Hughes’s greatest transgression—beyond even his chronic laziness—is that the mystery itself is terribly written. The premise is this: someone in a famous director’s inner circle is a serial killer who’s been active for more than 15 years. It’s one of four people, and it’s a classic game of who-can-you-trust.

Unfortunately, Loy never checks alibis, or plays the four off each other, or sets up traps, or stakes people out, or any of the dozens of techniques that detectives use to catch criminals. Instead, Loy grills everybody about the personalities and personal histories of the four suspects. (Ironically, Ed Loy himself has no personality. His primary character traits are that he gets beaten up a lot and he has a girlfriend.)

The entire novel is basically Loy trying to profile the four suspects, in a way, but in Hughes’s meaty hands this makes for useless, frustrating reading. Even after dozens of pages worth of long, boring personality profiles, Loy has absolutely no idea who might have done it. He couldn’t possibly know, because all of this—the entire novel—is painstakingly set up to not reveal the killer.

And since there’s no actual investigating going on, Hughes has to bloat the plot with meaningless passages about Loy’s girlfriend, and an utterly extraneous subplot about an old rival of Loy’s who’s getting out of jail and wants revenge.
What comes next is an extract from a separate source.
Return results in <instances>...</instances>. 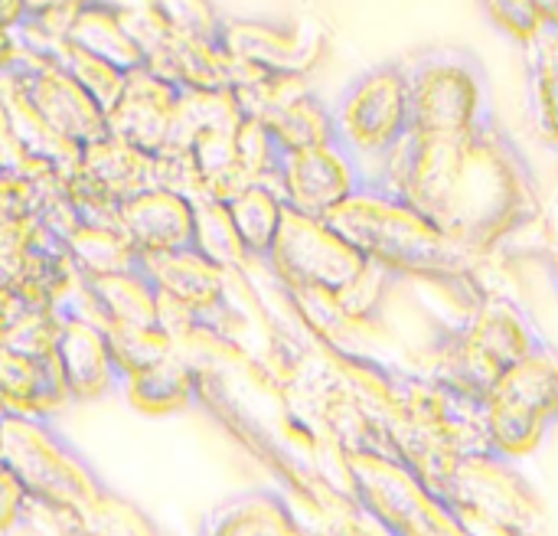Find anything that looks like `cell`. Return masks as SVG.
<instances>
[{"label":"cell","instance_id":"obj_1","mask_svg":"<svg viewBox=\"0 0 558 536\" xmlns=\"http://www.w3.org/2000/svg\"><path fill=\"white\" fill-rule=\"evenodd\" d=\"M373 180L474 259L500 252L546 216L539 174L497 115L464 134H409Z\"/></svg>","mask_w":558,"mask_h":536},{"label":"cell","instance_id":"obj_2","mask_svg":"<svg viewBox=\"0 0 558 536\" xmlns=\"http://www.w3.org/2000/svg\"><path fill=\"white\" fill-rule=\"evenodd\" d=\"M324 429L333 439L347 498L383 536H481L458 504H451L402 452L376 409L347 383L324 396Z\"/></svg>","mask_w":558,"mask_h":536},{"label":"cell","instance_id":"obj_3","mask_svg":"<svg viewBox=\"0 0 558 536\" xmlns=\"http://www.w3.org/2000/svg\"><path fill=\"white\" fill-rule=\"evenodd\" d=\"M324 219L366 259L389 265L402 278H422L448 288L468 311L490 291L474 269V255H468L409 200L373 177Z\"/></svg>","mask_w":558,"mask_h":536},{"label":"cell","instance_id":"obj_4","mask_svg":"<svg viewBox=\"0 0 558 536\" xmlns=\"http://www.w3.org/2000/svg\"><path fill=\"white\" fill-rule=\"evenodd\" d=\"M546 344L549 337L526 305L504 291H487L464 321L441 324L435 331L425 350V370L484 403L510 367L543 350Z\"/></svg>","mask_w":558,"mask_h":536},{"label":"cell","instance_id":"obj_5","mask_svg":"<svg viewBox=\"0 0 558 536\" xmlns=\"http://www.w3.org/2000/svg\"><path fill=\"white\" fill-rule=\"evenodd\" d=\"M0 462L46 508L82 514L101 504L95 472L43 416L0 413Z\"/></svg>","mask_w":558,"mask_h":536},{"label":"cell","instance_id":"obj_6","mask_svg":"<svg viewBox=\"0 0 558 536\" xmlns=\"http://www.w3.org/2000/svg\"><path fill=\"white\" fill-rule=\"evenodd\" d=\"M412 134H464L494 118L484 62L464 46H435L405 59Z\"/></svg>","mask_w":558,"mask_h":536},{"label":"cell","instance_id":"obj_7","mask_svg":"<svg viewBox=\"0 0 558 536\" xmlns=\"http://www.w3.org/2000/svg\"><path fill=\"white\" fill-rule=\"evenodd\" d=\"M337 138L373 177L379 164L412 134V95L405 59L363 69L333 102Z\"/></svg>","mask_w":558,"mask_h":536},{"label":"cell","instance_id":"obj_8","mask_svg":"<svg viewBox=\"0 0 558 536\" xmlns=\"http://www.w3.org/2000/svg\"><path fill=\"white\" fill-rule=\"evenodd\" d=\"M487 439L504 458L533 455L558 426V347L549 341L510 367L484 400Z\"/></svg>","mask_w":558,"mask_h":536},{"label":"cell","instance_id":"obj_9","mask_svg":"<svg viewBox=\"0 0 558 536\" xmlns=\"http://www.w3.org/2000/svg\"><path fill=\"white\" fill-rule=\"evenodd\" d=\"M265 265L281 282V288L333 298L360 278L369 259L324 216H307L284 203V219Z\"/></svg>","mask_w":558,"mask_h":536},{"label":"cell","instance_id":"obj_10","mask_svg":"<svg viewBox=\"0 0 558 536\" xmlns=\"http://www.w3.org/2000/svg\"><path fill=\"white\" fill-rule=\"evenodd\" d=\"M222 49L239 62V85L258 75L307 79L324 52L327 29L307 20H222Z\"/></svg>","mask_w":558,"mask_h":536},{"label":"cell","instance_id":"obj_11","mask_svg":"<svg viewBox=\"0 0 558 536\" xmlns=\"http://www.w3.org/2000/svg\"><path fill=\"white\" fill-rule=\"evenodd\" d=\"M366 180V167L340 138L304 151H284L278 170V190L284 203L307 216H327Z\"/></svg>","mask_w":558,"mask_h":536},{"label":"cell","instance_id":"obj_12","mask_svg":"<svg viewBox=\"0 0 558 536\" xmlns=\"http://www.w3.org/2000/svg\"><path fill=\"white\" fill-rule=\"evenodd\" d=\"M13 72L20 75V85L36 105V111L52 124V131H59L72 144L85 147L108 134V111L56 59H39L20 49Z\"/></svg>","mask_w":558,"mask_h":536},{"label":"cell","instance_id":"obj_13","mask_svg":"<svg viewBox=\"0 0 558 536\" xmlns=\"http://www.w3.org/2000/svg\"><path fill=\"white\" fill-rule=\"evenodd\" d=\"M56 364L72 403H92L114 390H124V373L114 364L105 324L98 321L59 318Z\"/></svg>","mask_w":558,"mask_h":536},{"label":"cell","instance_id":"obj_14","mask_svg":"<svg viewBox=\"0 0 558 536\" xmlns=\"http://www.w3.org/2000/svg\"><path fill=\"white\" fill-rule=\"evenodd\" d=\"M118 229L141 255L196 246V203L177 190L150 187L118 206Z\"/></svg>","mask_w":558,"mask_h":536},{"label":"cell","instance_id":"obj_15","mask_svg":"<svg viewBox=\"0 0 558 536\" xmlns=\"http://www.w3.org/2000/svg\"><path fill=\"white\" fill-rule=\"evenodd\" d=\"M177 98L180 88L173 82L160 79L147 65L131 69L118 102L108 111V131L147 154H163L170 141Z\"/></svg>","mask_w":558,"mask_h":536},{"label":"cell","instance_id":"obj_16","mask_svg":"<svg viewBox=\"0 0 558 536\" xmlns=\"http://www.w3.org/2000/svg\"><path fill=\"white\" fill-rule=\"evenodd\" d=\"M141 269L150 275L157 291L183 301L193 308L206 331H219V318L229 314L226 308V269L206 259L196 246L160 252V255H141Z\"/></svg>","mask_w":558,"mask_h":536},{"label":"cell","instance_id":"obj_17","mask_svg":"<svg viewBox=\"0 0 558 536\" xmlns=\"http://www.w3.org/2000/svg\"><path fill=\"white\" fill-rule=\"evenodd\" d=\"M65 403L72 400L56 357H33L0 344V413L49 419Z\"/></svg>","mask_w":558,"mask_h":536},{"label":"cell","instance_id":"obj_18","mask_svg":"<svg viewBox=\"0 0 558 536\" xmlns=\"http://www.w3.org/2000/svg\"><path fill=\"white\" fill-rule=\"evenodd\" d=\"M199 536H317L301 524L291 501L281 491L255 488L216 504Z\"/></svg>","mask_w":558,"mask_h":536},{"label":"cell","instance_id":"obj_19","mask_svg":"<svg viewBox=\"0 0 558 536\" xmlns=\"http://www.w3.org/2000/svg\"><path fill=\"white\" fill-rule=\"evenodd\" d=\"M78 170L118 203L150 187H160V154H147L111 131L82 147Z\"/></svg>","mask_w":558,"mask_h":536},{"label":"cell","instance_id":"obj_20","mask_svg":"<svg viewBox=\"0 0 558 536\" xmlns=\"http://www.w3.org/2000/svg\"><path fill=\"white\" fill-rule=\"evenodd\" d=\"M0 102L13 121L16 141L23 144V151L36 160L52 164L62 177H69L78 167L82 147L72 144L69 138H62L59 131H52V124L36 111V105L29 102V95L20 85V75L13 69H0Z\"/></svg>","mask_w":558,"mask_h":536},{"label":"cell","instance_id":"obj_21","mask_svg":"<svg viewBox=\"0 0 558 536\" xmlns=\"http://www.w3.org/2000/svg\"><path fill=\"white\" fill-rule=\"evenodd\" d=\"M92 298L98 305L101 324H128V327H157V285L137 265L131 272L88 278Z\"/></svg>","mask_w":558,"mask_h":536},{"label":"cell","instance_id":"obj_22","mask_svg":"<svg viewBox=\"0 0 558 536\" xmlns=\"http://www.w3.org/2000/svg\"><path fill=\"white\" fill-rule=\"evenodd\" d=\"M232 226L248 252V262H268L281 219H284V196L271 183H245L239 193L226 200Z\"/></svg>","mask_w":558,"mask_h":536},{"label":"cell","instance_id":"obj_23","mask_svg":"<svg viewBox=\"0 0 558 536\" xmlns=\"http://www.w3.org/2000/svg\"><path fill=\"white\" fill-rule=\"evenodd\" d=\"M124 393L141 413L167 416V413H180L196 403L199 377L186 360L170 354L160 364H154L141 373H131L124 380Z\"/></svg>","mask_w":558,"mask_h":536},{"label":"cell","instance_id":"obj_24","mask_svg":"<svg viewBox=\"0 0 558 536\" xmlns=\"http://www.w3.org/2000/svg\"><path fill=\"white\" fill-rule=\"evenodd\" d=\"M69 43L101 56L105 62L118 65L121 72L141 69L144 65V49L134 39V33L128 29L121 13L111 10H92V7H78V13L72 16L69 26Z\"/></svg>","mask_w":558,"mask_h":536},{"label":"cell","instance_id":"obj_25","mask_svg":"<svg viewBox=\"0 0 558 536\" xmlns=\"http://www.w3.org/2000/svg\"><path fill=\"white\" fill-rule=\"evenodd\" d=\"M65 249H69L75 269L85 278L131 272V269L141 265V252L131 246V239L118 226H92V223H82L65 239Z\"/></svg>","mask_w":558,"mask_h":536},{"label":"cell","instance_id":"obj_26","mask_svg":"<svg viewBox=\"0 0 558 536\" xmlns=\"http://www.w3.org/2000/svg\"><path fill=\"white\" fill-rule=\"evenodd\" d=\"M399 282H402L399 272L369 259V265L360 272V278L353 285H347L340 295L327 298L330 314L343 324H369L383 314V305Z\"/></svg>","mask_w":558,"mask_h":536},{"label":"cell","instance_id":"obj_27","mask_svg":"<svg viewBox=\"0 0 558 536\" xmlns=\"http://www.w3.org/2000/svg\"><path fill=\"white\" fill-rule=\"evenodd\" d=\"M530 52V92L543 134L558 147V29H546Z\"/></svg>","mask_w":558,"mask_h":536},{"label":"cell","instance_id":"obj_28","mask_svg":"<svg viewBox=\"0 0 558 536\" xmlns=\"http://www.w3.org/2000/svg\"><path fill=\"white\" fill-rule=\"evenodd\" d=\"M193 203H196V249L216 265H222L226 272L242 269L248 262V252L232 226L229 206L213 196H203Z\"/></svg>","mask_w":558,"mask_h":536},{"label":"cell","instance_id":"obj_29","mask_svg":"<svg viewBox=\"0 0 558 536\" xmlns=\"http://www.w3.org/2000/svg\"><path fill=\"white\" fill-rule=\"evenodd\" d=\"M281 144L271 134V128L255 118V115H242L239 128H235V160L239 170L248 183H271L278 187V170H281Z\"/></svg>","mask_w":558,"mask_h":536},{"label":"cell","instance_id":"obj_30","mask_svg":"<svg viewBox=\"0 0 558 536\" xmlns=\"http://www.w3.org/2000/svg\"><path fill=\"white\" fill-rule=\"evenodd\" d=\"M114 364L121 367L124 380L131 373H141L154 364H160L163 357L173 354L177 341L170 334H163L160 327H128V324H105Z\"/></svg>","mask_w":558,"mask_h":536},{"label":"cell","instance_id":"obj_31","mask_svg":"<svg viewBox=\"0 0 558 536\" xmlns=\"http://www.w3.org/2000/svg\"><path fill=\"white\" fill-rule=\"evenodd\" d=\"M56 62L65 65V69L88 88V95H92L105 111H111V105L118 102V95H121V88H124V82H128V72H121L118 65L105 62L101 56H95V52H88V49L69 43V39L59 46Z\"/></svg>","mask_w":558,"mask_h":536},{"label":"cell","instance_id":"obj_32","mask_svg":"<svg viewBox=\"0 0 558 536\" xmlns=\"http://www.w3.org/2000/svg\"><path fill=\"white\" fill-rule=\"evenodd\" d=\"M39 219L36 216H16L0 210V285H16L29 252L39 242Z\"/></svg>","mask_w":558,"mask_h":536},{"label":"cell","instance_id":"obj_33","mask_svg":"<svg viewBox=\"0 0 558 536\" xmlns=\"http://www.w3.org/2000/svg\"><path fill=\"white\" fill-rule=\"evenodd\" d=\"M56 337H59V318L43 308H26L0 334V344L33 357H56Z\"/></svg>","mask_w":558,"mask_h":536},{"label":"cell","instance_id":"obj_34","mask_svg":"<svg viewBox=\"0 0 558 536\" xmlns=\"http://www.w3.org/2000/svg\"><path fill=\"white\" fill-rule=\"evenodd\" d=\"M481 10L504 36H510L523 49L533 46L549 29L533 0H481Z\"/></svg>","mask_w":558,"mask_h":536},{"label":"cell","instance_id":"obj_35","mask_svg":"<svg viewBox=\"0 0 558 536\" xmlns=\"http://www.w3.org/2000/svg\"><path fill=\"white\" fill-rule=\"evenodd\" d=\"M154 3L163 13V20L170 23V29L219 39V29H222L226 16H219L209 0H154Z\"/></svg>","mask_w":558,"mask_h":536},{"label":"cell","instance_id":"obj_36","mask_svg":"<svg viewBox=\"0 0 558 536\" xmlns=\"http://www.w3.org/2000/svg\"><path fill=\"white\" fill-rule=\"evenodd\" d=\"M0 157L7 160V167H10L13 174H23V177H39V174H46V170H56L52 164L36 160V157H29V154L23 151V144L16 141L13 121H10V115H7V108H3V102H0Z\"/></svg>","mask_w":558,"mask_h":536},{"label":"cell","instance_id":"obj_37","mask_svg":"<svg viewBox=\"0 0 558 536\" xmlns=\"http://www.w3.org/2000/svg\"><path fill=\"white\" fill-rule=\"evenodd\" d=\"M29 501L33 498L26 495L23 481L0 462V536L10 534L16 524H23Z\"/></svg>","mask_w":558,"mask_h":536},{"label":"cell","instance_id":"obj_38","mask_svg":"<svg viewBox=\"0 0 558 536\" xmlns=\"http://www.w3.org/2000/svg\"><path fill=\"white\" fill-rule=\"evenodd\" d=\"M543 226H546V236H543V246H539L536 259L549 269V275H553L558 288V216H553V219L543 216Z\"/></svg>","mask_w":558,"mask_h":536},{"label":"cell","instance_id":"obj_39","mask_svg":"<svg viewBox=\"0 0 558 536\" xmlns=\"http://www.w3.org/2000/svg\"><path fill=\"white\" fill-rule=\"evenodd\" d=\"M23 311H26V305H23V298L16 295V288L0 285V334H3Z\"/></svg>","mask_w":558,"mask_h":536},{"label":"cell","instance_id":"obj_40","mask_svg":"<svg viewBox=\"0 0 558 536\" xmlns=\"http://www.w3.org/2000/svg\"><path fill=\"white\" fill-rule=\"evenodd\" d=\"M65 3H78V0H23V10H26V16H43V13L59 10Z\"/></svg>","mask_w":558,"mask_h":536},{"label":"cell","instance_id":"obj_41","mask_svg":"<svg viewBox=\"0 0 558 536\" xmlns=\"http://www.w3.org/2000/svg\"><path fill=\"white\" fill-rule=\"evenodd\" d=\"M137 0H78V7H92V10H111V13H124L131 10Z\"/></svg>","mask_w":558,"mask_h":536},{"label":"cell","instance_id":"obj_42","mask_svg":"<svg viewBox=\"0 0 558 536\" xmlns=\"http://www.w3.org/2000/svg\"><path fill=\"white\" fill-rule=\"evenodd\" d=\"M533 3H536L543 23H546L549 29H558V0H533Z\"/></svg>","mask_w":558,"mask_h":536},{"label":"cell","instance_id":"obj_43","mask_svg":"<svg viewBox=\"0 0 558 536\" xmlns=\"http://www.w3.org/2000/svg\"><path fill=\"white\" fill-rule=\"evenodd\" d=\"M7 174H13V170H10V167H7V160H3V157H0V180H3V177H7Z\"/></svg>","mask_w":558,"mask_h":536}]
</instances>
In order to create false tension, Hughes also includes passages from the killer’s point of view, carefully engineered passages that never give a single clue that couldn’t apply to all four suspects. There is no narrowing down, there are no theories, there are only fake ploys by Hughes to trick readers into thinking there are developments.

In one such ploy, the killer obsesses over a brand of Prosecco that comes in a blue bottle. Then, at a dinner, one of the four suspects asks for the blue-bottled Prosecco. Hughes lets it hang out there for half a page before revealing that all four are obsessed with that Prosecco.

In this way, City becomes a series of cheap parlor tricks that ultimately amount to nothing. Late in the case, Loy himself says this:

…since I don’t have enough in the way of concrete new evidence, or even substantial conjecture, to add, sleep overtakes me. … It all adds up to nothing. Not even a hunch.

That’s after 230 pages! Not a single hunch! We trundle on like this for another 40 pages, and then Loy discovers the first real clue in the case and solves it in one fell swoop.

As if that wasn’t unsatisfying enough, Hughes has the utter audacity to write this after the killer is discovered:

At a certain stage, evil becomes a mystery, transcending all considerations of biography and motivation.

On its own, that line could be the jumping off point of an interesting, intellectual rumination on crime. But when Hughes writes it, he’s just spent 300 pages drily parsing the histories of four men in order to guess which of them is a killer, only to conclude that he could never have guessed. It’s as if Hughes wanted to prove that City is nothing more than an insulting, empty waste of time.

And he has. Do not read this book.

Similar reads: for great detective fiction, try Noir, by Robert Coover, and The Yiddish Policemen’s Union, by Michael Chabon. If you prefer a non-detective-centric mystery, try The Last Child, by John Hart, and Dark Places, by Gillan Flynn.